⟨
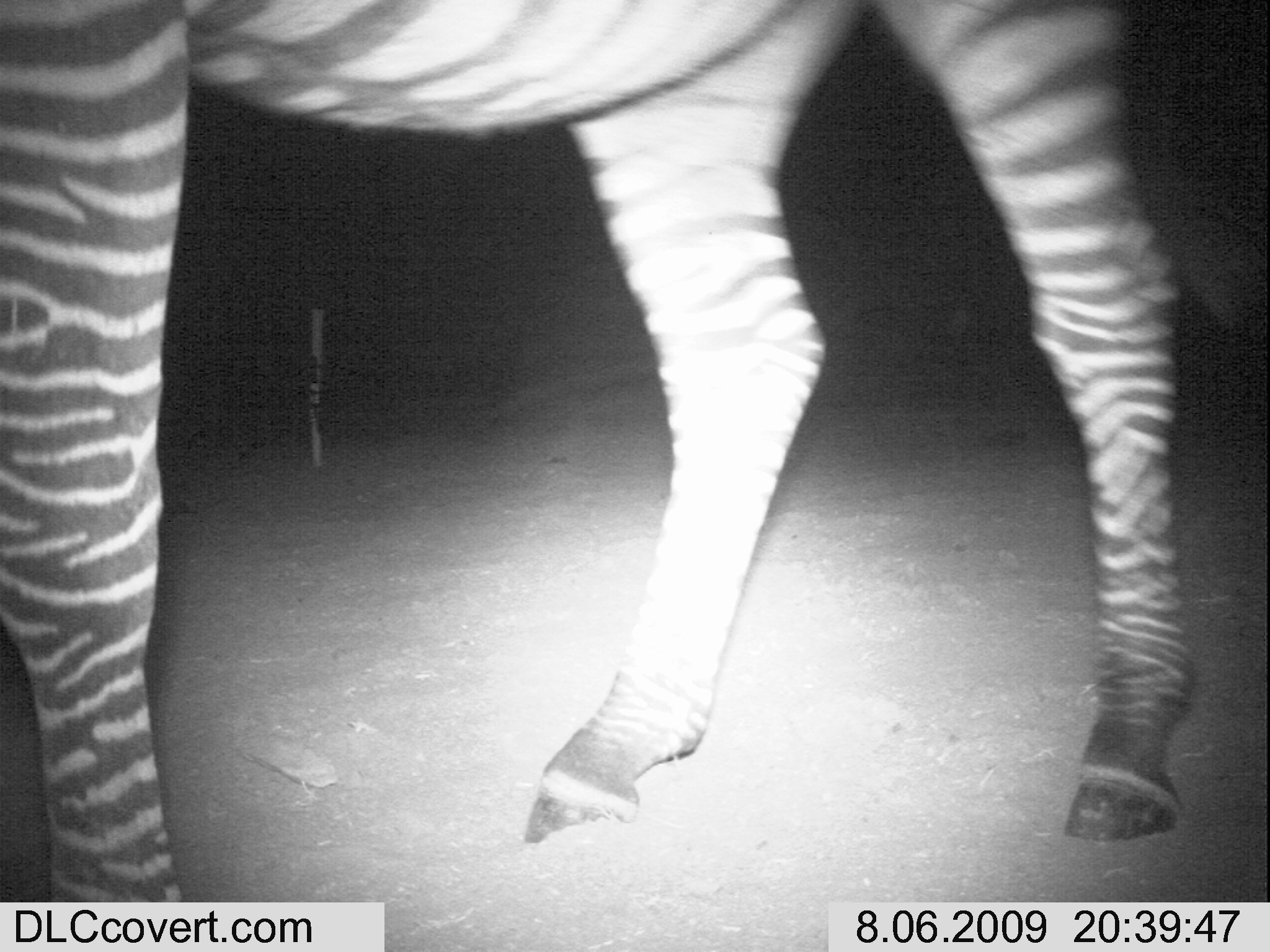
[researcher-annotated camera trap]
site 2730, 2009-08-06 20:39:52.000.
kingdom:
⟩
Line by line, return the listing above exactly, dropping every picture.

[researcher-annotated camera trap]
site 2730, 2009-08-06 20:39:52.000.
kingdom:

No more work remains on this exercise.